→ **Dataset records**:
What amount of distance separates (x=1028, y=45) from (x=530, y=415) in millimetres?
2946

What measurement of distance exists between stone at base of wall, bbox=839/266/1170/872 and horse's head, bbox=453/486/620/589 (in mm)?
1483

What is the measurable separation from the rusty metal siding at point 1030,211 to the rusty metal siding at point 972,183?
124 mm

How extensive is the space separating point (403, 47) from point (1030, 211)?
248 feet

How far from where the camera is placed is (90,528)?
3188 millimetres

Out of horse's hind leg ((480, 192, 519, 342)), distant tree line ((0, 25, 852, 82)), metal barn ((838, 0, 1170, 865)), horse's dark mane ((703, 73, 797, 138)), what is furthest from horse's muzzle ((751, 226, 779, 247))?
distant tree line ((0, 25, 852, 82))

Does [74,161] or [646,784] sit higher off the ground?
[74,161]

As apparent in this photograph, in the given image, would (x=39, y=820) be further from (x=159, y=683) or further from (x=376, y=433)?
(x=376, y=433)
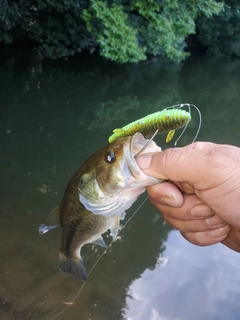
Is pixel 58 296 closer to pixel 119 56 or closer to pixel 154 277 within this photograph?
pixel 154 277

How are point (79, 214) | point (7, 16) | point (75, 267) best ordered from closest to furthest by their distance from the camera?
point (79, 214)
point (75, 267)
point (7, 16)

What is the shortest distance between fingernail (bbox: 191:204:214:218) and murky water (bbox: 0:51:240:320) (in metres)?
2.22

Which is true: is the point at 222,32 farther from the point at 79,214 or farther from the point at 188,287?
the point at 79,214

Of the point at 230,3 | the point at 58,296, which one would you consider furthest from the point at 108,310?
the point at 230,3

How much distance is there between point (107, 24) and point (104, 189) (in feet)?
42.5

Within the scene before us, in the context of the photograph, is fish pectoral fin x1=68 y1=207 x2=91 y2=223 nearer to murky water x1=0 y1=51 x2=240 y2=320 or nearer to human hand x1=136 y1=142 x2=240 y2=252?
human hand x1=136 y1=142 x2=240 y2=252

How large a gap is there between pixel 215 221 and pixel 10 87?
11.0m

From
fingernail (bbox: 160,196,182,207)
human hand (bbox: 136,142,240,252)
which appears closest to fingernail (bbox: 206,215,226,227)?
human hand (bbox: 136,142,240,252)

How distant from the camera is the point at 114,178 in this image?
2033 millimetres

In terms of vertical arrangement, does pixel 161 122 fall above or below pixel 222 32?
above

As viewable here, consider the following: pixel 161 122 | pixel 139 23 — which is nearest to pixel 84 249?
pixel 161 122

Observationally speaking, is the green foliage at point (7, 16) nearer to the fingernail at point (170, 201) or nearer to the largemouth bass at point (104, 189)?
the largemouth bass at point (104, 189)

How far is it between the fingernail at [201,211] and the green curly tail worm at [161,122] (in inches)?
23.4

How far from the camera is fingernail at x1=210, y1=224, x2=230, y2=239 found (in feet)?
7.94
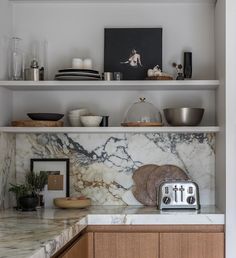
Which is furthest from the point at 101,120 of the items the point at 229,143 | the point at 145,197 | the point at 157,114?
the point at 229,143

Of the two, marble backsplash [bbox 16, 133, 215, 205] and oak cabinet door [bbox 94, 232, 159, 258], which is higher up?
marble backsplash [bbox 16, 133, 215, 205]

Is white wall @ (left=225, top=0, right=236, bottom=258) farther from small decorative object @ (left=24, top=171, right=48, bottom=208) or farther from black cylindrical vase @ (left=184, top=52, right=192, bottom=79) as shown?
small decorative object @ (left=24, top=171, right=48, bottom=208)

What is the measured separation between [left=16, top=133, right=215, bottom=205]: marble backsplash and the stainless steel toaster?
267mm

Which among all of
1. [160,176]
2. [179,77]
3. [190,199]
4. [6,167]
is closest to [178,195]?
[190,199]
==
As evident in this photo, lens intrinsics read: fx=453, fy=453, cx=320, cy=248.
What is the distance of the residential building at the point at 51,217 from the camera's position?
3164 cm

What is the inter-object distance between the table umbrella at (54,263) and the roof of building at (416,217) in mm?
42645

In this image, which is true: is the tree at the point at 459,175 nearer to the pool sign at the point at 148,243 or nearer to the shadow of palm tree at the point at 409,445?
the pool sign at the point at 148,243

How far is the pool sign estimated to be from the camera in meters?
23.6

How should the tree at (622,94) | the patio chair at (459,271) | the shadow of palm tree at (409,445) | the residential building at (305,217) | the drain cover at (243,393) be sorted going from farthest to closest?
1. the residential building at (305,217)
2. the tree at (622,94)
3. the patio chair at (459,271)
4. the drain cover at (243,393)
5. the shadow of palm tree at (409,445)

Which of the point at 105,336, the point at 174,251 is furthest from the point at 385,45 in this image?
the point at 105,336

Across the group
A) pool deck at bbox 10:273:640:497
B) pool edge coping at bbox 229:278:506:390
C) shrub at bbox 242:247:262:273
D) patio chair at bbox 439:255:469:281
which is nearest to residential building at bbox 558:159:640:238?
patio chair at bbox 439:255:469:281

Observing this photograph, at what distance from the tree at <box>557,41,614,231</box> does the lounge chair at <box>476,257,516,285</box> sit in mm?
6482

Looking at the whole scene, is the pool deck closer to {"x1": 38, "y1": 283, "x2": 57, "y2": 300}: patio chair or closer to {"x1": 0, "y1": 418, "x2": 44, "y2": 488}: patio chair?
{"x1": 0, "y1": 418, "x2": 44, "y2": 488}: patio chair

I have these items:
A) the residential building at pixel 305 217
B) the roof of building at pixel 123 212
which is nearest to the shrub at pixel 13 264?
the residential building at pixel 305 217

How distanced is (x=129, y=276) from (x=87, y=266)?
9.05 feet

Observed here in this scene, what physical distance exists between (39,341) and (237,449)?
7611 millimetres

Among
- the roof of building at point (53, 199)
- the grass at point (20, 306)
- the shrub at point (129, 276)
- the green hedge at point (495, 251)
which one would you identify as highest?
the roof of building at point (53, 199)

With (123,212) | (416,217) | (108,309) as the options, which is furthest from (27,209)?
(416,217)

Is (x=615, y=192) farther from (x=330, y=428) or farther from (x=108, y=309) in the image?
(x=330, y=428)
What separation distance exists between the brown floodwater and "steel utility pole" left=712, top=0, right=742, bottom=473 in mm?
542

→ **Work to be completed**: Which lines in the records contain the word "nearer"? Locate each one and copy it out in full.

→ **Reply to the exercise**:
Within the scene before us, in the context of the photograph, is fish pectoral fin x1=68 y1=207 x2=91 y2=223 nearer to murky water x1=0 y1=51 x2=240 y2=320 or nearer to human hand x1=136 y1=142 x2=240 y2=252?
Observationally speaking, is the green foliage at point (7, 16) nearer to the fingernail at point (170, 201) or nearer to the largemouth bass at point (104, 189)?
In this image, which is true: is the tree at the point at 459,175 nearer to the pool sign at the point at 148,243 or nearer to the shadow of palm tree at the point at 409,445?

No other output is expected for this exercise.